1. Data Modeling Fundamentals

Definition

Data modeling in Power BI is the process of defining relationships between different data tables to create a unified semantic model. It bridges the gap between raw data ingestion (Power Query) and data visualization (Reports).

The Role of the Data Model

  • Performance: A well-optimized model utilizes the VertiPaq engine efficiently, compressing data and speeding up calculations.
  • Accuracy: Ensures calculations (measures) respect the correct context and granularity.
  • Usability: Simplifies report creation by organizing fields logically for the end-user.

Conceptual Workflow

  1. Get Data: Connect to sources.
  2. Transform: Cleanse in Power Query Editor.
  3. Model: Define relationships, hierarchies, and formatting in the Model View.
  4. Visualize: Build charts based on the model.

2. Database Normalization

Normalization is the process of organizing data in a database to reduce redundancy and improve data integrity. While crucial for transactional databases (OLTP), Power BI often requires a balance between normalized and denormalized structures (OLAP).

Key Normal Forms

  1. First Normal Form (1NF): Eliminate repeating groups in individual tables; create a separate table for each set of related data.
  2. Second Normal Form (2NF): Eliminate redundant data; ensure all non-key columns depend on the primary key.
  3. Third Normal Form (3NF): Eliminate columns not dependent on the key (transitive dependencies).
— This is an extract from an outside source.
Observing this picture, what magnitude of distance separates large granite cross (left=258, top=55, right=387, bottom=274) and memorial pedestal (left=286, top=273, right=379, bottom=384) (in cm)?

Normalization in Power BI Context

  • Highly Normalized: Good for storage efficiency but requires complex joins, which can slow down analytical queries.
  • Denormalized: Contains redundant data (e.g., repeating customer names in a sales table) but reads faster.
  • The Power BI Approach: We typically aim for a Dimensional Model (Star Schema), which is partially denormalized to optimize read performance.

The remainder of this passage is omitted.